Louise Joy Brown, born healthy and screaming at five pounds 12 ounces, made headlines around the world and gave new hope to infertile couples everywhere.
Scientists "hailed it as a momentous medical achievement," according to the New York Daily News. "The jubilation was tempered, however, by warnings over the morality and ethics of producing human life in the laboratory."
Her father, John Brown, a truck driver, declared "there is no difference between her and any other little girl. We just helped nature a bit, that's all," according to People in a follow-up story when Louise Brown was almost six.
The magazine reported: "She attends a primary school in the neighbourhood and, like other kids in the middle-class area, makes a stop at the candy store on the way home."
Today, Brown, who also goes by her married name, Mullinder, turns 40, and in vitro - or literally "in glass" - fertilisation is a standard medical procedure that is the cornerstone of the multibillion-dollar fertility industry. It has led to the birth of an eye-popping eight million babies.
Speaking this week to reporters in London, Brown recounted she was four when she found out she was conceived via IVF, and her mother showed her video footage of the birth.
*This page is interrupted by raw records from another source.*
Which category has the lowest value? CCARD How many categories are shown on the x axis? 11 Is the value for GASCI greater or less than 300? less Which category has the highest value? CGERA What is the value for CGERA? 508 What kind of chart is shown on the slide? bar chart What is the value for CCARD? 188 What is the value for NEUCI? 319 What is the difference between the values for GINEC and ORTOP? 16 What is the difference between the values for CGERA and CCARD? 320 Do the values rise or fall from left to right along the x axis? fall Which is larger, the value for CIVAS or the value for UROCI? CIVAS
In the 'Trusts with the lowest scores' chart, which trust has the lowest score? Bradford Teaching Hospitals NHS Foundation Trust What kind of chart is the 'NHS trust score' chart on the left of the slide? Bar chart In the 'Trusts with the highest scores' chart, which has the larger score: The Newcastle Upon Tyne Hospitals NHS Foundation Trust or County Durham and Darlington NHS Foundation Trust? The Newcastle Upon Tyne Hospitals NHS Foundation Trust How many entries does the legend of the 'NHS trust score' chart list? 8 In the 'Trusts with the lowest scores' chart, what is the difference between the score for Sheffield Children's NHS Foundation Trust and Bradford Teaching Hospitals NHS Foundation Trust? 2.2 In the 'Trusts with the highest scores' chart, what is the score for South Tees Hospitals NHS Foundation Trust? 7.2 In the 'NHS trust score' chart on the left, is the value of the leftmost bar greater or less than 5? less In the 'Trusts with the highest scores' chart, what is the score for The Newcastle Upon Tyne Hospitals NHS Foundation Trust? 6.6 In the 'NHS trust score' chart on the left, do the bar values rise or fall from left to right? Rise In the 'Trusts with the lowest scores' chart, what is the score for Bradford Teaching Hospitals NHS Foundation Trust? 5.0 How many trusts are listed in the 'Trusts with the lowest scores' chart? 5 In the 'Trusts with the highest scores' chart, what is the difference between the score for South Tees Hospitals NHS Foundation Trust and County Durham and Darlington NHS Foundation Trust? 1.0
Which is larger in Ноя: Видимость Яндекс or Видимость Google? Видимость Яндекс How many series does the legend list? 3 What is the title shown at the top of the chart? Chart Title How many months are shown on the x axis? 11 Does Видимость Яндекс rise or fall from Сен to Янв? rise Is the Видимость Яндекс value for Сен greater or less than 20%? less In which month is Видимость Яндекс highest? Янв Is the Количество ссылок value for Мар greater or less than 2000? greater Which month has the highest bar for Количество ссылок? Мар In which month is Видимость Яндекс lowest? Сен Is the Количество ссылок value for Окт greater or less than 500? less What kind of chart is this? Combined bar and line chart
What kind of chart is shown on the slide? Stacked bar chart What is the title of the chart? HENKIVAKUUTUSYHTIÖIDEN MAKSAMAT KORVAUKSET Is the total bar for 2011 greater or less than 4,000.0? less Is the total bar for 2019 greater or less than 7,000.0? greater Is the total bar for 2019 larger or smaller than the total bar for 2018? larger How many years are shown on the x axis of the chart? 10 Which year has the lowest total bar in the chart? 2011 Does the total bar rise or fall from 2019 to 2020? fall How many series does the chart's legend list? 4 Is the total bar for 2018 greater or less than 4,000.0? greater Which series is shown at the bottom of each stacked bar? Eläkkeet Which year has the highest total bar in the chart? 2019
"I was more mortified because you see me as a baby being picked out of my mum, and it's weird to think that was you," she said, according to the Telegraph.
Brown's mother was one of around 280 women who were part of the experiment, according to the Daily Mail. Only five of them became pregnant, and Brown was the sole birth.
The increasing popularity of IVF and other forms of assisted reproduction come at a time when the US fertility rate has hit historic lows - partly because fewer teens are having babies, but also because many people are waiting until their late 30s or 40s to have children.
In 1800, the typical American woman had a whopping eight children, according to Clemson University economics professor Robert Tamura. Today, it is 1.8 children per woman.
Given the importance of birthrates to a country's economy and to the human race's future more broadly, IVF has become more important than ever. Happy birthday, Louise.